An argument broke out during a hunting expedition between a group of Sikhs and a platoon of Mughal Emperor Shah Jahan's troops. And because of the argument, the Emperor sent his General, Mukhlis Khan, to punish the Sikhs.

News of the pending attack arrived in Amritsar on the evening that the marriage songs for Viro's wedding were being sung by the women in the Guru's home. The family and other citizens of Amritsar had to pack quickly and leave. Many valuables for the wedding were left behind, including the sweets.

A contingent of 25 Sikhs remained behind at the Lohgarh fort on the outskirts of Amritsar and fought the Emperor's troops bravely. Though they killed hundreds, eventually, they fell. The Emperor's forces made it to the Guru's palace. They did not find the Guru there, but they did find the sweets.

The Guru's family was taken at first to Ramsar. When they arrived, they realized a terrible mistake had been made. Not only were many of the valuables for the marriage left in Amritsar, somehow Viro, herself, had been left behind, as well. Guru Hargobind charged two of his men with rescuing his daughter. She was hiding silently in the upper floors of the home while the Emperor's forces were gorging themselves on the sweets that the Guru's family had left behind. The two Sikh men, Singha and Babak, succeeded in rescuing Viro, but barely.

What follows in Macauliffe's history is another nine pages describing the subsequent military maneuvers and battles between Guru Hargobind's forces and Mukhlis Khan's.

Scenes of bravery.

Scenes of bloodshed.

And so very many deaths - deaths on the side of the Emperor's forces, death of the Guru's faithful Sikhs. Guru Hargobind eventually destroyed Mukhlis Khan's large army, to the Emperor's dismay. The bridegroom's party joined the Guru's family in Jhabal where Viro was married at last. But what a different wedding than had been planned.

— PROVIDED DATA —
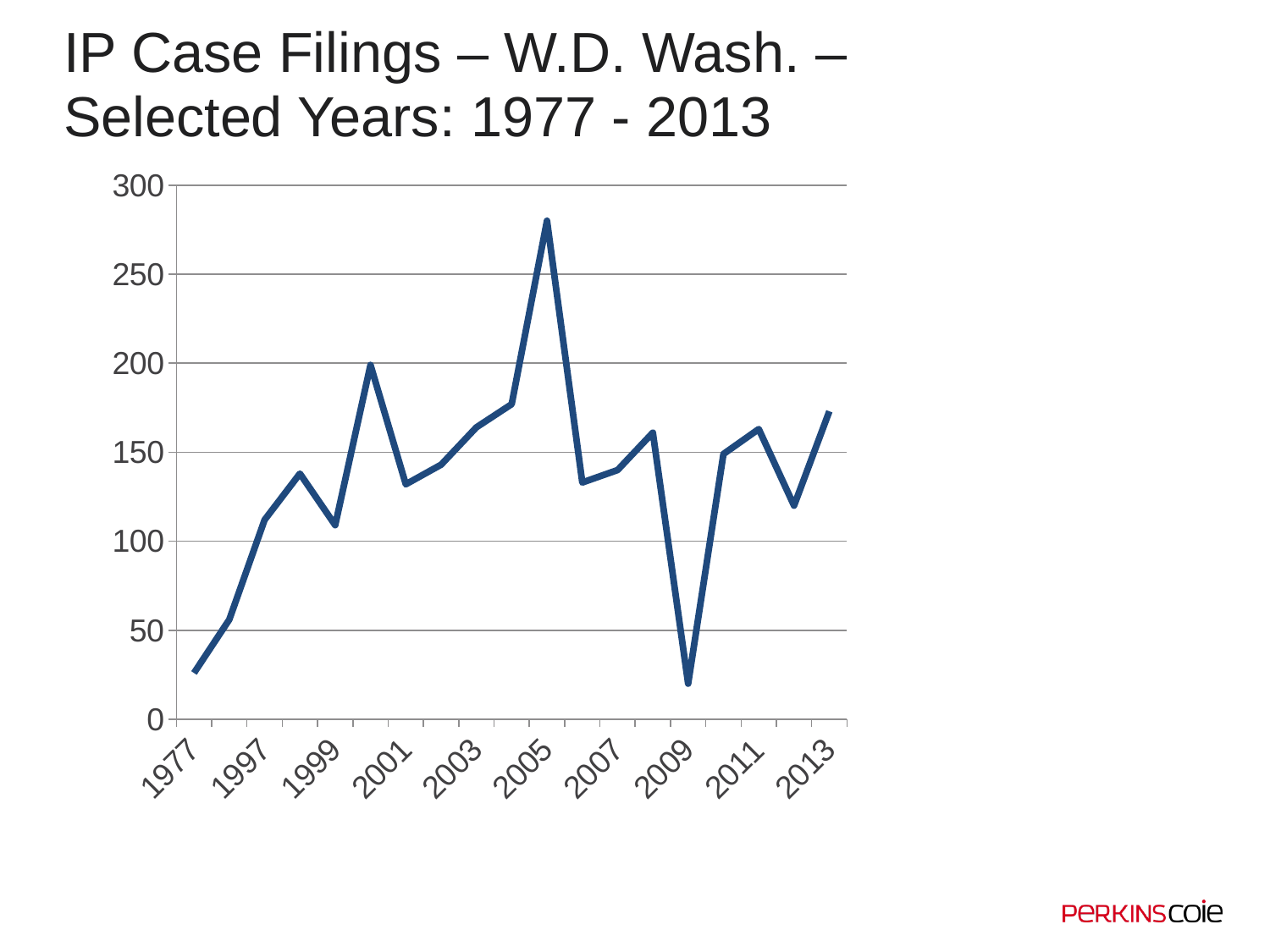
Is the value for 2013 greater or less than 150? greater Is the value for 1977 greater or less than 50? less Do the values rise or fall from 1977 to 1997? rise What kind of chart is shown on the slide? line chart Which year has the lowest number of IP case filings? 2009 Which year has more IP case filings, 2009 or 2011? 2011 Is the value for 2005 greater or less than 250? greater Which year has the highest number of IP case filings? 2005 Which year has more IP case filings, 1977 or 2013? 2013 What is the title of the chart? IP Case Filings – W.D. Wash. – Selected Years: 1977 - 2013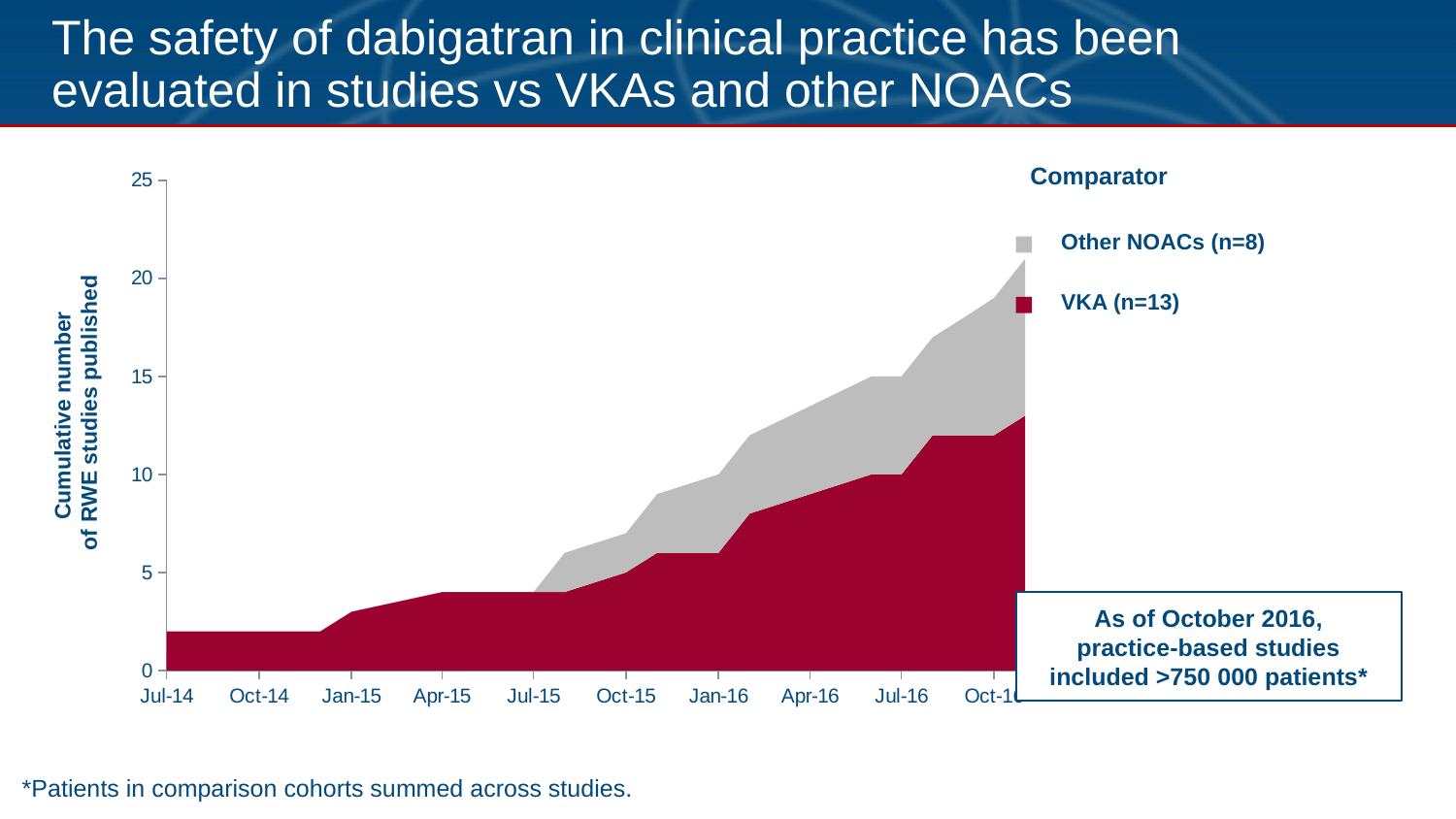
Is the cumulative number of VKA studies at Jul-14 greater or less than 5? less How many date labels are shown on the x axis? 10 What kind of chart is shown on the slide? Stacked area chart Which comparator group has more studies, VKA or Other NOACs? VKA How many series does the legend list? 2 What is the difference between the number of VKA studies and the number of Other NOACs studies shown in the legend? 5 According to the legend, how many studies used other NOACs as the comparator? 8 What is the total number of studies across both comparator groups listed in the legend? 21 Does the cumulative number of RWE studies published rise or fall over time along the x axis? rise What is the title of the y axis? Cumulative number of RWE studies published According to the legend, how many studies used VKA as the comparator? 13 Is the cumulative number of VKA studies at Oct-16 greater or less than 10? greater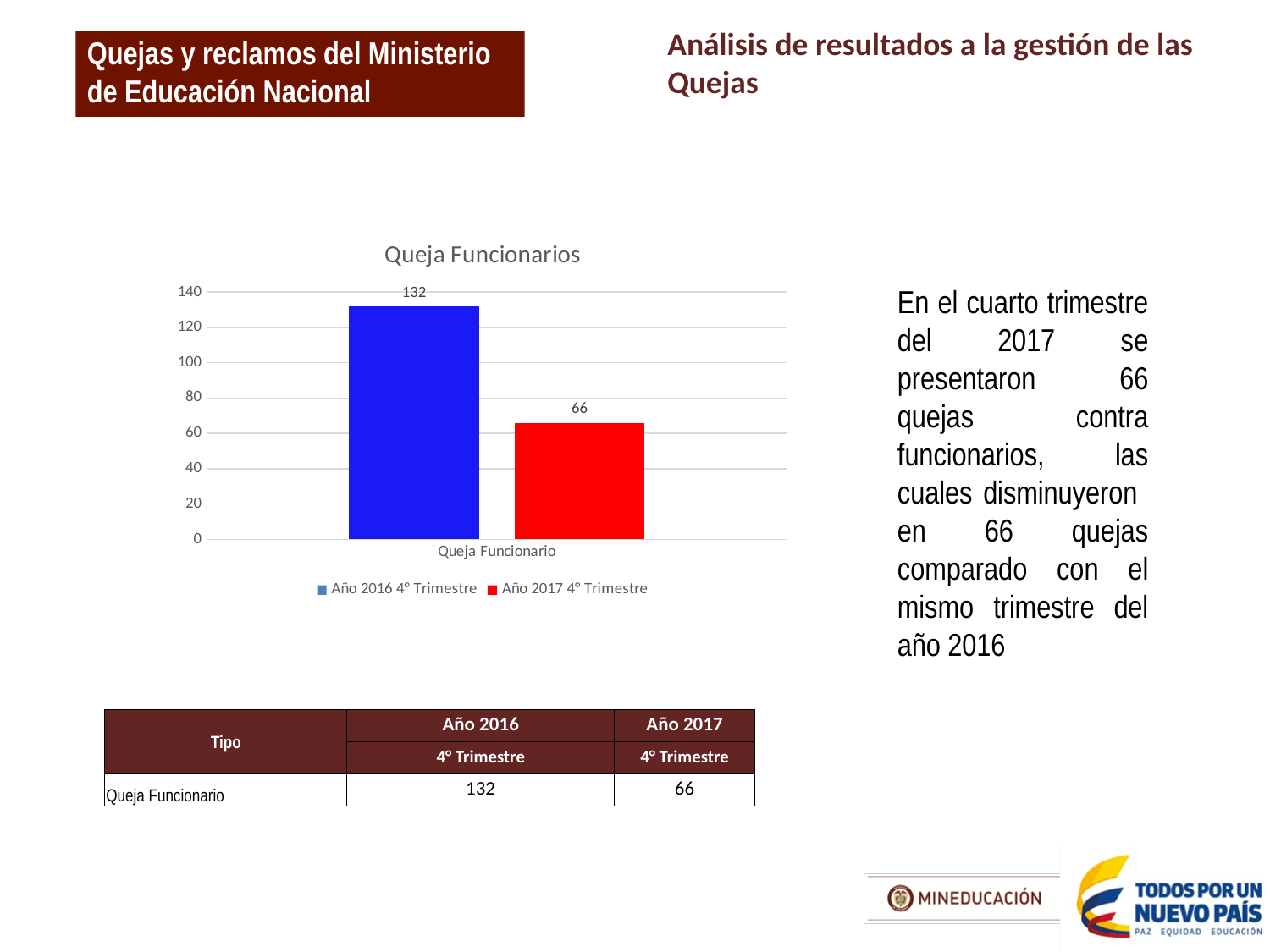
Which series has the lower value in the Queja Funcionarios chart? Año 2017 4º Trimestre Is the value for Año 2016 4º Trimestre larger or smaller than the value for Año 2017 4º Trimestre? larger What kind of chart is shown on the slide? bar chart Which series has the higher value in the Queja Funcionarios chart? Año 2016 4º Trimestre What is the value for Año 2017 4º Trimestre in the Queja Funcionarios chart? 66 What is the difference between the Año 2016 4º Trimestre and Año 2017 4º Trimestre values in the Queja Funcionarios chart? 66 What is the title of the chart on the slide? Queja Funcionarios What colour is the bar for Año 2017 4º Trimestre in the chart? red Is the value for Año 2016 4º Trimestre greater or less than 120? greater What is the value for Año 2016 4º Trimestre in the Queja Funcionarios chart? 132 Is the value for Año 2017 4º Trimestre greater or less than 80? less How many series does the legend of the Queja Funcionarios chart list? 2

— EXERCISE INSTRUCTIONS —
A: In the account of Viro's wedding, where was the Guru's family taken at first after leaving Amritsar?
B: According to the account of Viro's wedding, why did Emperor Shah Jahan send his General, Mukhlis Khan, against the Sikhs?
C: Continue the account of Viro's wedding from where it stops.

— ANSWERS BY ITEM —
A: Ramsar

B: During a hunting expedition, an argument broke out between a group of Sikhs and a platoon of the Emperor's troops. Because of that argument, the Emperor sent Mukhlis Khan to punish the Sikhs.

C:
This story shakes me to my core.

Is it really the truth that by refusing to share her sweets, Mata Damodari attracted a war? Can such acts of selfishness have such consequences? If Mata Damodari had allowed the Guru those sweets for the Sikhs, would it have averted all the deaths that followed? All the pain and suffering of the families on both sides who lost someone they loved?

Is this then, the essence of Hukam, of Cosmic Law?

That we do have, as human beings, the choice to say no, to refuse, to maintain our territory. But those choices come with consequences more dire than what we can imagine or predict?

In the Big Picture, Guru Hargobind had his own destiny to fight the battles that he fought. And the One Hand does moves us all, even when we make a choice that can lead down a dark road.

What meditating upon this story gives me, however, is a sense that - when it comes to the battle of Dharma - small acts of kindness, of giving, and of sharing contribute to the peace of the world in more powerful ways than we know.

The lesson in Mata Damodari's choice illustrates to me how important and consequential those small acts of kindness - or unkindness - can truly be.